Но и это еще не все свидетельства невероятного величия этой хананеянской фигуры по имени Мелхиседек. Автор Послания к евреям цитирует далее пророчество иудейского и израильского царя Давида - царя, который первым отобрал древний город Мелхиседека Салим у иевусеев (1000 до Р.Х.) и превратил его в Иерусалим - столицу еврейского народа. Давидово пророчество без обиняков утверждает, что когда придет иудейский Мессия, Он не будет принадлежать ко временному, по существу, левитскому священству, строго ограниченному кровным родством.
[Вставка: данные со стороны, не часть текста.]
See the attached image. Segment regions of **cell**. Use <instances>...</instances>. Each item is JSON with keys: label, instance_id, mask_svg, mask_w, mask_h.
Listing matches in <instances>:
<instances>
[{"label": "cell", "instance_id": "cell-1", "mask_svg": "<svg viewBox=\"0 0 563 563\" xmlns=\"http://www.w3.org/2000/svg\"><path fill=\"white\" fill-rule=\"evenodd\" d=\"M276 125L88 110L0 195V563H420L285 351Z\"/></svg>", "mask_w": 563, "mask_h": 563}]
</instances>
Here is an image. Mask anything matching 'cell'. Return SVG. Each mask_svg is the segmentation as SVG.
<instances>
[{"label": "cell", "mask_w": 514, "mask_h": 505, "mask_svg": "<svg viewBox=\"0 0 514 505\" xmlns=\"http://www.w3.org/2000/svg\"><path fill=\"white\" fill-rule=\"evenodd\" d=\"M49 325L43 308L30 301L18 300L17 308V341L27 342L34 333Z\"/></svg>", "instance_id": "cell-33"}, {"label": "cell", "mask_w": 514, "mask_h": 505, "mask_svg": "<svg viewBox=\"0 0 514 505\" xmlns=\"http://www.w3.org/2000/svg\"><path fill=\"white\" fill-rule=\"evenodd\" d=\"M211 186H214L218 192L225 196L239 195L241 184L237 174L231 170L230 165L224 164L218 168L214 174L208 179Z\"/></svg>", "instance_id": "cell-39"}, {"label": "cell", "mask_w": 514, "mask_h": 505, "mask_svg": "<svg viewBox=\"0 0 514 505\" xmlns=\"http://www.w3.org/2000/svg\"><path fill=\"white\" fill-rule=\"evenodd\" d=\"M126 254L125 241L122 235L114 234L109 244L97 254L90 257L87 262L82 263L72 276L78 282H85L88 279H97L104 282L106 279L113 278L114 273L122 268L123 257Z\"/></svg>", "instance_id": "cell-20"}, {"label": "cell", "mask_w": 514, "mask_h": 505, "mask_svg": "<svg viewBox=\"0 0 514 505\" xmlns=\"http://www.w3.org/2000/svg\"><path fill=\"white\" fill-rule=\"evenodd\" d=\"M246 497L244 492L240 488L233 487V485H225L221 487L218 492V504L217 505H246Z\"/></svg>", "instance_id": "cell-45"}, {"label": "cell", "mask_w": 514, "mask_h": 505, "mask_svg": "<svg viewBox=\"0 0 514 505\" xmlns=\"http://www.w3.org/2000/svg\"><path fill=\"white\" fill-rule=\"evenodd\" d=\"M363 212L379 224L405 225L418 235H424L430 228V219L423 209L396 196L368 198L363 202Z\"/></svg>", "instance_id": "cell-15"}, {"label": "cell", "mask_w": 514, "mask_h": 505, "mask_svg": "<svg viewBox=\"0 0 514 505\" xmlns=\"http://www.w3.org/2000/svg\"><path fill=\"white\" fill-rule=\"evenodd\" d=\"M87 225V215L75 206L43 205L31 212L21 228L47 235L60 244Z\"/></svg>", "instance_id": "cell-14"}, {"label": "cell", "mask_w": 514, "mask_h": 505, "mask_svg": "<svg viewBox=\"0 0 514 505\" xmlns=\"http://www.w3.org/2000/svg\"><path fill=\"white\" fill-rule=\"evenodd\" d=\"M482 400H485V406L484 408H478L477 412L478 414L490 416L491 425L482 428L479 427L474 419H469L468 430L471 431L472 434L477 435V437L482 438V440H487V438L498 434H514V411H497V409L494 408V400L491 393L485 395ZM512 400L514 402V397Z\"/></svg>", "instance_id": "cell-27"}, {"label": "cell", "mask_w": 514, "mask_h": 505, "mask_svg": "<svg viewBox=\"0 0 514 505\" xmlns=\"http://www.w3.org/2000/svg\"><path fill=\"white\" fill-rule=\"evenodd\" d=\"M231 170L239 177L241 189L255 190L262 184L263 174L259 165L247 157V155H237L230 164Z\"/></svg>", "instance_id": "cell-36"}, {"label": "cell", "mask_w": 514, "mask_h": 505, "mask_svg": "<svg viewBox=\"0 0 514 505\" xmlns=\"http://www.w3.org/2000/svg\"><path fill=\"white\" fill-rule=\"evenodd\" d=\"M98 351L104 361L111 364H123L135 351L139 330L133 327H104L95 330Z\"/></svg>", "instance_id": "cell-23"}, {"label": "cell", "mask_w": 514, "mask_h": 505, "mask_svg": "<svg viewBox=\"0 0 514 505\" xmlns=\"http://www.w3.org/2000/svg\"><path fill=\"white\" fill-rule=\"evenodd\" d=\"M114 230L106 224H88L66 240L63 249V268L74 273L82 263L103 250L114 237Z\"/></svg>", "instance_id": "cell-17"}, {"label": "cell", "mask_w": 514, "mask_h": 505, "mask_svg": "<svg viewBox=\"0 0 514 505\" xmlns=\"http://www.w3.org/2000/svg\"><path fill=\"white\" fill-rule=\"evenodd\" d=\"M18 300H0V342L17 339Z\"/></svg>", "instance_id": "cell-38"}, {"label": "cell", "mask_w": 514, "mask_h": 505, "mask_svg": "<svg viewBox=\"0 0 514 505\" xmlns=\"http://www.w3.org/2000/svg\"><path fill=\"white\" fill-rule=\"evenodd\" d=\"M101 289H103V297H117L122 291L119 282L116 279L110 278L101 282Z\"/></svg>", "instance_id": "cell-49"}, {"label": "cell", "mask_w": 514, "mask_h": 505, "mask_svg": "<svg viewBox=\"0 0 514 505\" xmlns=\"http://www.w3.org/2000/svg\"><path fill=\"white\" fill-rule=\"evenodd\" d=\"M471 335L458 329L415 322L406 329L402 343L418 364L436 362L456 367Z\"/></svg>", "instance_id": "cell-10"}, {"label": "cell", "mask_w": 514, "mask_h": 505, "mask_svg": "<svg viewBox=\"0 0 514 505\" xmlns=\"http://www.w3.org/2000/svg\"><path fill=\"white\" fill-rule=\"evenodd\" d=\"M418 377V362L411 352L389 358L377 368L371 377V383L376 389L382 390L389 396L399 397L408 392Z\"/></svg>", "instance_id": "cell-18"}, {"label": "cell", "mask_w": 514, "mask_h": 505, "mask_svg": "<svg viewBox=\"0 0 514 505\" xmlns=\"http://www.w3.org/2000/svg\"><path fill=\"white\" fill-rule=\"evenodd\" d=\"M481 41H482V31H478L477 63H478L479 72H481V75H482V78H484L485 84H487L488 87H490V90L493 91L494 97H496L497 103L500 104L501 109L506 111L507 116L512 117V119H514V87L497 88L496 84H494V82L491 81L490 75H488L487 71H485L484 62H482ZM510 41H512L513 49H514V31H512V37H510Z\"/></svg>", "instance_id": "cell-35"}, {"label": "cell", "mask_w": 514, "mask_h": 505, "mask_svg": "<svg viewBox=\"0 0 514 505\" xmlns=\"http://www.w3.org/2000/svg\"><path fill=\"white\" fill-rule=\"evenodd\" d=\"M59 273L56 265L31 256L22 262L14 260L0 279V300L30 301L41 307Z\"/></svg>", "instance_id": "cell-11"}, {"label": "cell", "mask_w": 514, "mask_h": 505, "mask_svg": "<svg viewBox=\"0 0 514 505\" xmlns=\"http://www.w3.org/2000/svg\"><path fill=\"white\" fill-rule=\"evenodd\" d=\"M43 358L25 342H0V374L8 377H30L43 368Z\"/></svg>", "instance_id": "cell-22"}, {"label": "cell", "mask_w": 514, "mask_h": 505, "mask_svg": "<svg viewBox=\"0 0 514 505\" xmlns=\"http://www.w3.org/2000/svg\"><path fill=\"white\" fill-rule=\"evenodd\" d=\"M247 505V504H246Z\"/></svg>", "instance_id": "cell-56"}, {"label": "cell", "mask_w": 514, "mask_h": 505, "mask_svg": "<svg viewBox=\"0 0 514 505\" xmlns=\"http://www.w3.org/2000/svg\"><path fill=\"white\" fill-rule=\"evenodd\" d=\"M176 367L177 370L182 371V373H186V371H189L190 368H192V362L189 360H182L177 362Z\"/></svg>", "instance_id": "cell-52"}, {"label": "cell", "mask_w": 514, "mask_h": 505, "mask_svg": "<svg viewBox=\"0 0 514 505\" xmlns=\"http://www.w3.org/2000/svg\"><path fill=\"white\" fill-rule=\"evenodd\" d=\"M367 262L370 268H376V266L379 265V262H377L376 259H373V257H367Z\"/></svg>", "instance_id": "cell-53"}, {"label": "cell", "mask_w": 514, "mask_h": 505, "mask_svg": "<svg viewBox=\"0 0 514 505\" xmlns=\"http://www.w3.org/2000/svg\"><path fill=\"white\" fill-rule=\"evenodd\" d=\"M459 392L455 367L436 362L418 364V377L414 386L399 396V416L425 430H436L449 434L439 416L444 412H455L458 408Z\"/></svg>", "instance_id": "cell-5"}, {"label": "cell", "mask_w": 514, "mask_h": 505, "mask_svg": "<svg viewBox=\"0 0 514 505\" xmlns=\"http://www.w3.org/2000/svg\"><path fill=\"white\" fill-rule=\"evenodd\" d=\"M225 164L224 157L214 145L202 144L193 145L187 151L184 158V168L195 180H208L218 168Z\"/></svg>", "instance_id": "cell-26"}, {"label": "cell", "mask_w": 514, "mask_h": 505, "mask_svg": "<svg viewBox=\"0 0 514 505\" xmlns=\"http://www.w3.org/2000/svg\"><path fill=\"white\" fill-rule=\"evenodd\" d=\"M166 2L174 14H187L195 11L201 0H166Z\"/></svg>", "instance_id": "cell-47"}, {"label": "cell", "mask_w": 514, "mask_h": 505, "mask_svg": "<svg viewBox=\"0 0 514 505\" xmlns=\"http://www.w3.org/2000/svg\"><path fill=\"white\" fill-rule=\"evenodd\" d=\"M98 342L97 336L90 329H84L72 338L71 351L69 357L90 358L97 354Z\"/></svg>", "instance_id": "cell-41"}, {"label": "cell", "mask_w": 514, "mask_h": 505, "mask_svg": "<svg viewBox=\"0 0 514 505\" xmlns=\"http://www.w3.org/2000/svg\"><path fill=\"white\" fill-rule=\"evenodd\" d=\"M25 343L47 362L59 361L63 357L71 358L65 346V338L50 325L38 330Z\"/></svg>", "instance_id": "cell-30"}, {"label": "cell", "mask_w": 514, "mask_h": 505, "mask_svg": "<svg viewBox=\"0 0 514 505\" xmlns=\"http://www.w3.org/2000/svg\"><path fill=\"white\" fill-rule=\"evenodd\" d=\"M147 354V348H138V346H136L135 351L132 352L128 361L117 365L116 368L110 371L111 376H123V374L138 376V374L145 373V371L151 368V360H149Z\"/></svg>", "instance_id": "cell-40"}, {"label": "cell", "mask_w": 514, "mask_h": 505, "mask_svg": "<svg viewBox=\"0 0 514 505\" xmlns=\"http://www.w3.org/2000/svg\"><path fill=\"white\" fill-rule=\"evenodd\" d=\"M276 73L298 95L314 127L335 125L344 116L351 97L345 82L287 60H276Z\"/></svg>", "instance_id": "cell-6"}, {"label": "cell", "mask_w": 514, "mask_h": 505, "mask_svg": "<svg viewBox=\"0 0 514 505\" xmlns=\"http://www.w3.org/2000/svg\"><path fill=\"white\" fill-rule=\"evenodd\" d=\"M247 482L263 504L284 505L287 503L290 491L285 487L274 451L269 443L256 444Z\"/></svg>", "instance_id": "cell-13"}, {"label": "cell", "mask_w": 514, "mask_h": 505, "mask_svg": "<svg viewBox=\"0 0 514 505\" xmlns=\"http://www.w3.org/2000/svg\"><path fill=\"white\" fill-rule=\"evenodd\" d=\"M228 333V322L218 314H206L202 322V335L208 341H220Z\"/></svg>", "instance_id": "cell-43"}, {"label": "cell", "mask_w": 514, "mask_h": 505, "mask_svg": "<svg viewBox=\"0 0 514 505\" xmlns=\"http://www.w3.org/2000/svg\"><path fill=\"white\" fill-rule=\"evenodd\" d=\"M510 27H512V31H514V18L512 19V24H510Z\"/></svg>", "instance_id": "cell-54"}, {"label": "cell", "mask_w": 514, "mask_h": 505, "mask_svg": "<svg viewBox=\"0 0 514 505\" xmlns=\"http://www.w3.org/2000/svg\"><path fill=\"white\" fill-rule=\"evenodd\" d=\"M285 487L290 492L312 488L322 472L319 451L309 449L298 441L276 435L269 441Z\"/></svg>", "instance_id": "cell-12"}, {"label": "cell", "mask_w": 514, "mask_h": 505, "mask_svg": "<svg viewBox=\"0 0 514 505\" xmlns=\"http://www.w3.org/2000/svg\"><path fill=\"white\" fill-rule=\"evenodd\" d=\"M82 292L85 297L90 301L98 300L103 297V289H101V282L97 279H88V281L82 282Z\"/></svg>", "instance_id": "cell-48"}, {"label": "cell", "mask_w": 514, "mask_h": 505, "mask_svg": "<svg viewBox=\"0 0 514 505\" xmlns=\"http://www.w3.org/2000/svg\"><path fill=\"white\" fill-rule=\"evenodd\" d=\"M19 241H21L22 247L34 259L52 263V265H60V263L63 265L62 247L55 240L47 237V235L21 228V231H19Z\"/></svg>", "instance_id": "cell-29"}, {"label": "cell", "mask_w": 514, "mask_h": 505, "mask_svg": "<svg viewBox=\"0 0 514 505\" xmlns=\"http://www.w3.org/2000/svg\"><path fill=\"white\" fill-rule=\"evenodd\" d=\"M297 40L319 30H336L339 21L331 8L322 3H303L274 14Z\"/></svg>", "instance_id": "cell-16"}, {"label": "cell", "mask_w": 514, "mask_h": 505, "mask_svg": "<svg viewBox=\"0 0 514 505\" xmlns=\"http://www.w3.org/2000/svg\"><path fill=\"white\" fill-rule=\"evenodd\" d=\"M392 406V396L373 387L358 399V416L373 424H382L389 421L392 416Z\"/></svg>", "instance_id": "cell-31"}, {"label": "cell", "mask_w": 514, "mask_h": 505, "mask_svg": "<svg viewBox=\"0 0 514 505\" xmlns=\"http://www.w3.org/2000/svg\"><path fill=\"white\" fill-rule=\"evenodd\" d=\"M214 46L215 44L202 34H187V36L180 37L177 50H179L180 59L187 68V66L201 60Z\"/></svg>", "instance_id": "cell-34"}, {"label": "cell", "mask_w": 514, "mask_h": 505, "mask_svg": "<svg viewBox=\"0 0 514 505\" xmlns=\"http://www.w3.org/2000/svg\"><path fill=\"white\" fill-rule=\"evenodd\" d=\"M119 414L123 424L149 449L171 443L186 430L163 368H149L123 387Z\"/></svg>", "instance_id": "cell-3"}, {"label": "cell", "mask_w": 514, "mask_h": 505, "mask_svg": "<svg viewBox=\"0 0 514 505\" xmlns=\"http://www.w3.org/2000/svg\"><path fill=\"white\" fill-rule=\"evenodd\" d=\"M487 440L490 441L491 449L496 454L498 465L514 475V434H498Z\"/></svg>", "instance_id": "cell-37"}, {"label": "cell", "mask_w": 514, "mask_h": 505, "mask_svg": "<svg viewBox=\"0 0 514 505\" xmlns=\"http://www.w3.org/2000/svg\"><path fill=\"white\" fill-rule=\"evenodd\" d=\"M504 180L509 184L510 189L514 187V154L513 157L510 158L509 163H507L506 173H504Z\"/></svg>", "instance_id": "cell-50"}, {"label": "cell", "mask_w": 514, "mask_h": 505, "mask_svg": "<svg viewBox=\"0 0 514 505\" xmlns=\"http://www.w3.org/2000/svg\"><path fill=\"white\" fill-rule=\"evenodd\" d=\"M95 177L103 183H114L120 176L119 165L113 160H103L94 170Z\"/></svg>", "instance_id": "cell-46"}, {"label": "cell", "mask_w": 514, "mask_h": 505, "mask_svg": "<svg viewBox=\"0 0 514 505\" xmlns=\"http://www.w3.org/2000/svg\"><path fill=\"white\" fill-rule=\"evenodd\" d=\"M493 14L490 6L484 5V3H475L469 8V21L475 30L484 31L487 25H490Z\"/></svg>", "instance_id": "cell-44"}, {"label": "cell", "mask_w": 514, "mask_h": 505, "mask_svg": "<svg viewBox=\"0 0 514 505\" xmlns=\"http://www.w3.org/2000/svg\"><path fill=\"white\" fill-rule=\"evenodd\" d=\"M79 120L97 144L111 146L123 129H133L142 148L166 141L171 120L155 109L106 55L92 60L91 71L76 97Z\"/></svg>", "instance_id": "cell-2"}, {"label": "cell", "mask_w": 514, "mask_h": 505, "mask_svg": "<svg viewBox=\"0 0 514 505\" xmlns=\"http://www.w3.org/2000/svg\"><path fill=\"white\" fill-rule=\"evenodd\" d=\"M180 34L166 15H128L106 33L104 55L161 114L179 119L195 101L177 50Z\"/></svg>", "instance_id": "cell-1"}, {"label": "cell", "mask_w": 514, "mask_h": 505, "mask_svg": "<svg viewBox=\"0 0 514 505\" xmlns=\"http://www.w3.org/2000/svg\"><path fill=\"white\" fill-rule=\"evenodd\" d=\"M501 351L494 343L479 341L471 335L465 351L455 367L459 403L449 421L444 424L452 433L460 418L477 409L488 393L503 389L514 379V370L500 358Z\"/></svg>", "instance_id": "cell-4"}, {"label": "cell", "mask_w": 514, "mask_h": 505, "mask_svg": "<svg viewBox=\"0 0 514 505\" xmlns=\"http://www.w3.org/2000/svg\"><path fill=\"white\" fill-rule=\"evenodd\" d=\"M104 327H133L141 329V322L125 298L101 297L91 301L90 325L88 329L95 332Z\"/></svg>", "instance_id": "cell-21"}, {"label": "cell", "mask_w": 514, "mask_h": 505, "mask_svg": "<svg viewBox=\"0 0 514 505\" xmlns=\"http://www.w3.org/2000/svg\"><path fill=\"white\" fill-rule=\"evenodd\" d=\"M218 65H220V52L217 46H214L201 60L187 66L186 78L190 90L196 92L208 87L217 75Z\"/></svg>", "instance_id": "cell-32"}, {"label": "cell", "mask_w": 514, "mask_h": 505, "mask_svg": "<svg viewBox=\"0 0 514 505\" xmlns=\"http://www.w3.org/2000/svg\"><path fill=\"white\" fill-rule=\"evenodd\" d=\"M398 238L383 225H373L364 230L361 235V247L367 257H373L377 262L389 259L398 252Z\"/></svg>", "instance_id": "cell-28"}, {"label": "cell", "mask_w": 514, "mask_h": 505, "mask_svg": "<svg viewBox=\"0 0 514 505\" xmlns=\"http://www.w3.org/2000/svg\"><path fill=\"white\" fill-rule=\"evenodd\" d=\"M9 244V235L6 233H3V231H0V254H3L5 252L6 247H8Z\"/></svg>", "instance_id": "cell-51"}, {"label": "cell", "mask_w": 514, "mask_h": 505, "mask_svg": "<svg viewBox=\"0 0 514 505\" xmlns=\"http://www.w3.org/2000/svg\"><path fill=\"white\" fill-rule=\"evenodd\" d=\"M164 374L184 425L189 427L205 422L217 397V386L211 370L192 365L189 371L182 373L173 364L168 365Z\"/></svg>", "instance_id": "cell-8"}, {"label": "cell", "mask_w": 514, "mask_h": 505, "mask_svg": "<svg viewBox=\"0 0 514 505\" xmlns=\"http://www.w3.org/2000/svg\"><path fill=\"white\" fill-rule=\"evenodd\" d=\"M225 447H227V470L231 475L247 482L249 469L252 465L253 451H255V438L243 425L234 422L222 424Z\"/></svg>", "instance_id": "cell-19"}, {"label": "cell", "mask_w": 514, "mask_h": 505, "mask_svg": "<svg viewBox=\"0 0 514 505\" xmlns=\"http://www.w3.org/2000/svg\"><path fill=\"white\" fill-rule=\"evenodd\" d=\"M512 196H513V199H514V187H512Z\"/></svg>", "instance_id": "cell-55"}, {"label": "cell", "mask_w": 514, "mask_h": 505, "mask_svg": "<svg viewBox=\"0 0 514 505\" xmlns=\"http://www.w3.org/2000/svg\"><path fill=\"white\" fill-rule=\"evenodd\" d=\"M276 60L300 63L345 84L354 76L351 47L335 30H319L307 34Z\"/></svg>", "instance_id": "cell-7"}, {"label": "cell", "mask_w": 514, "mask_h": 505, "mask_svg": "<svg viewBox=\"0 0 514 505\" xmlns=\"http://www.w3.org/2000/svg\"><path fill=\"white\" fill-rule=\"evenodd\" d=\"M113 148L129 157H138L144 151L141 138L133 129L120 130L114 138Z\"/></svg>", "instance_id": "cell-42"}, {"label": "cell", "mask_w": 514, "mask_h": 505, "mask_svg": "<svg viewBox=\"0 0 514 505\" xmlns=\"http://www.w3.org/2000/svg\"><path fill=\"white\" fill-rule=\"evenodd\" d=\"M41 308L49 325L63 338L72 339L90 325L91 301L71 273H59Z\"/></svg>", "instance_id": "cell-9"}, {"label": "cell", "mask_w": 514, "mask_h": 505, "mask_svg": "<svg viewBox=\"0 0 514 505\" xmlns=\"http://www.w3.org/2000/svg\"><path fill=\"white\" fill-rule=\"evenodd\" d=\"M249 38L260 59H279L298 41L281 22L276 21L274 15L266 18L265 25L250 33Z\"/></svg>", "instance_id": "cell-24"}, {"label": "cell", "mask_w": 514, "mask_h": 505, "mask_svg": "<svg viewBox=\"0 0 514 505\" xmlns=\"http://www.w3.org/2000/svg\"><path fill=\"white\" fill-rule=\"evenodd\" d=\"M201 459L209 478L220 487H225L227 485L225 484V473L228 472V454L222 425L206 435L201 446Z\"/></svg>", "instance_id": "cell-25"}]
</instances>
Он скорее будет священником "по чину Мелхиседека", принадлежность к которому как будто не ограничена одним определенным родом. Мало того, принадлежность Мессии к этому "чину Мелхиседека" утверждена ни более ни менее, как божественной клятвой и является вечной! "Клялся Господь и не раскается: Ты священник вовек по чину Мелхиседека" (Пс. 109:4).

Возможно, Ягве заранее предупреждал Авраама, что он найдет кого-то, подобного Мелхиседеку, уже стоящим посреди хананеев на страже Бога Истинного. Могу только сказать, что если Ягве прежде не поведал Аврааму о Мелхиседеке (а существующие источники не дают оснований это предполагать), то встреча с таким человеком, как Мелхиседек, среди "погрязших во тьме невежества" хананеев должна была вынудить Авраама проглотить действительно горькую пилюлю.

Какой смысл можем мы усмотреть в библейском утверждении, что по духовному достоинству Мелхиседек был выше Авраама? Что делало Мелхиседека более великим?

Мне кажется, что ответ лежит в сопоставлении того, что уже представлял собой Мелхиседек, с тем, какова была роль Авраама в Божьем Промысле. Идея заключается в том, что Мелхиседек стоял в долине Шаве символом или выражением общего Божьего откровения роду человеческому, тогда как Авраам представлял, соответственно, основанное на Завете, закрепленное в качестве закона особое Божье откровение. Общее Божье откровение выше Его особого откровения по следующим двум причинам: оно старше и обращено стопроцентно ко всему человечеству (Псалом 18), а не к малой его части! И таким образом, правильно было Аврааму, представляющему более молодое и менее универсальное откровение, уплатить представителю общего откровения десятину в знак признания его прав.